Wow, what a World Series Game 7. I can’t believe the guy threw that pitch and the other guy hit it!
I don’t actually know what happened in Game 7 at time of writing, but I know what will happen after it. Contracts lapse the day after the World Series, and teams have five days to exclusively negotiate with their respective crops of new free agents. After that, it’s an open auction for all 30 teams to make their case to anyone in the winter’s class. The Yankees have a couple club options to decide on —
I think they’ll keep Tim Hill for $3 million, and let veteran Jonathan Loáisiga walk over his $5 mil contract. Cody Bellinger, meanwhile, will almost certainly opt out of the last year of his deal, and there’s where we’ll start a look at the auction block.
Hitters
Usurpingly, the Yankees got more offense out of their outfield than anyone else in baseball. You’ve always traditionally stuck your thumpers in a corner outfield slot, and while Aaron Judge at worst will be MVP runner up off another historic season, Bellinger did about as good a job at replacing Juan Soto than we could have hoped for. Turning 30 midway through the season, Belli managed a 125 wRC+, 29 home runs and virtually a five-win season while seeing time in all three outfield spots and at first base.
RBI are a difficult thing to assign individual value to, but Bellinger’s 98 was the second-highest mark of his career, and represented the second straight year where the Yankees seemed to solve the Judge Question — this guy gets on base 43 percent of the time, but who behind him can drive him in? Bellinger’s success by that metric owes a lot to how good Judge is, but Cody still got those hits.
Bellinger’s leaving $26.25 million on the table by declining his option, and while I’m not sure he’s going to match that AAV, his 2025 will mean he most likely nets far more than that in total compensation. I’m sure he’s seeking something in the $125-150 million range, over five, six, or even seven years to bring down that AAV for CBT-conscious teams. I’m not sure I love Bellinger for more than four years, but then compared to the next guy on the list….
Trent Grisham had one of the more surprising seasons by any Yankee, with 34 home runs and a three-plus win season.

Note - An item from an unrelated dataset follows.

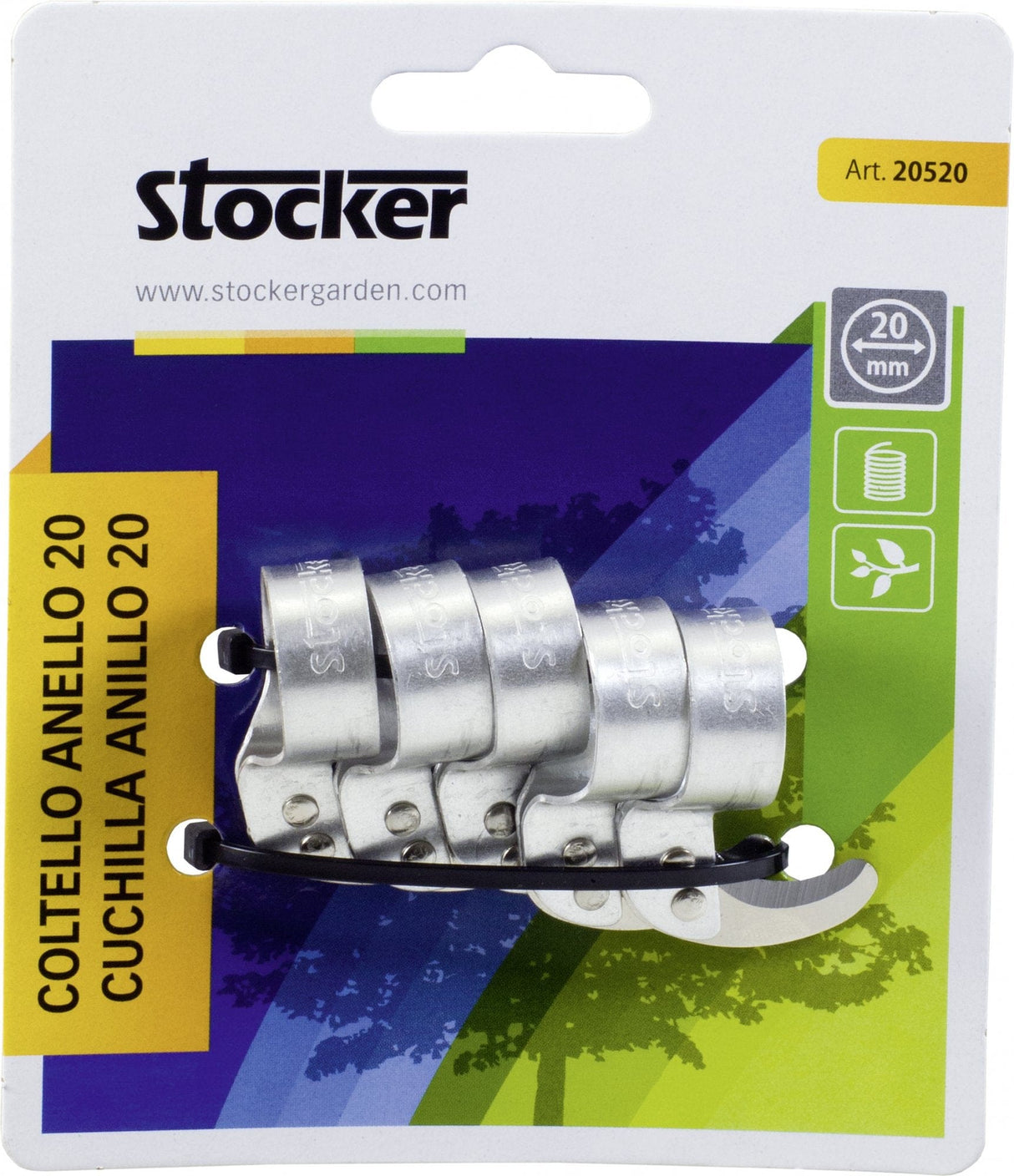 Set coltello ad anello - 20 mm - 5 pz - Stocker Stocker (2498391)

It’s always hard to handle a player that has a breakout season this late, in a contract year at that, and I think the Yankees would prefer some other team paying The Big Sleep for what he’s already done. His center field defense took a major step back in 2025 too, so unless there are multiple 30-home run seasons coming, there’s a lot of risk in that profile.
Lastly, Paul Goldschmidt is a very easy decision were I in a GM’s chair. He helped raise the floor at first base, a position the Yankees have watched become a bigger and bigger liability, to something just above league average. You get more out of not being stupid than you get being smart, and Goldy was a big part of that, say, B- first base production. The emergence of Ben Rice makes Goldschmidt fairly redundant, and the veteran looked run down toward the end of the year — a .283 OBP, .338 SLG, and just two home runs. Thanks for the efforts, and any wisdom you lent to the kids on the roster, we wish you the best.
Pitchers
We’ve already discussed the cases of Hill and Loáisiga, and the next two up boast similar cases. Perhaps the only relief pitcher who cost himself more money over his market value at the end of 2024 than Luke Weaver was Devin Williams, as the nominal eighth and ninth inning guys struggled to find consistency all year. Williams was regarded as perhaps the best reliever in baseball prior to his trade to the Yankees, and in fairness his ERA was two full runs higher than his FIP.

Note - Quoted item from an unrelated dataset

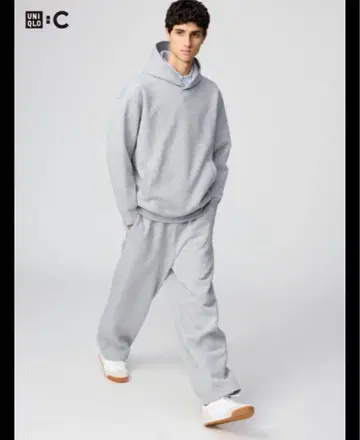 [ UNIQLO ] 맨투맨 와이드 팬츠/표시 사이즈 M 사이즈 그레이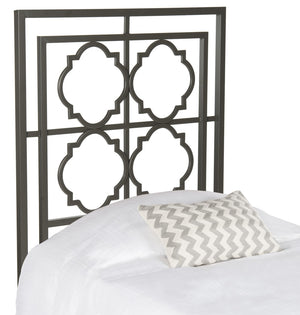 Safavieh Silva Metal Headboard Gunmetal Metal FOX6216B-K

That’s rather basic analysis at this point in the SABR world, but paired with his previous excellence in Milwaukee, I think some team will still take a flier. Should he have to settle for a pillow deal and prove that ERA/FIP misalignment will correct itself, I’d be game for the Yankees to delve into that world, but we’ve seen this club get stung too often on too-big deals to late inning relievers to want more than that.
Weaver was the darling of the 2024 playoff run before finally running out of gas in the final innings of the World Series, but couldn’t quite find that form this season. There were certainly moments, but whether it’s the random vagaries of relief pitching or a hangover from a hamstring injury that he returned awful quickly from, Weaver may find himself looking pretty far for a representative MLB deal. That the righty is reportedly seeking time in a starting rotation makes him an even tougher sell.
Ryan Yarbrough finds himself on the market as well, and provided some valuable swingman depth for the Yankees. He strikes me as the type to sign two-year contracts until he’s 41, and if one came from the Yankees, I’d be fine with that.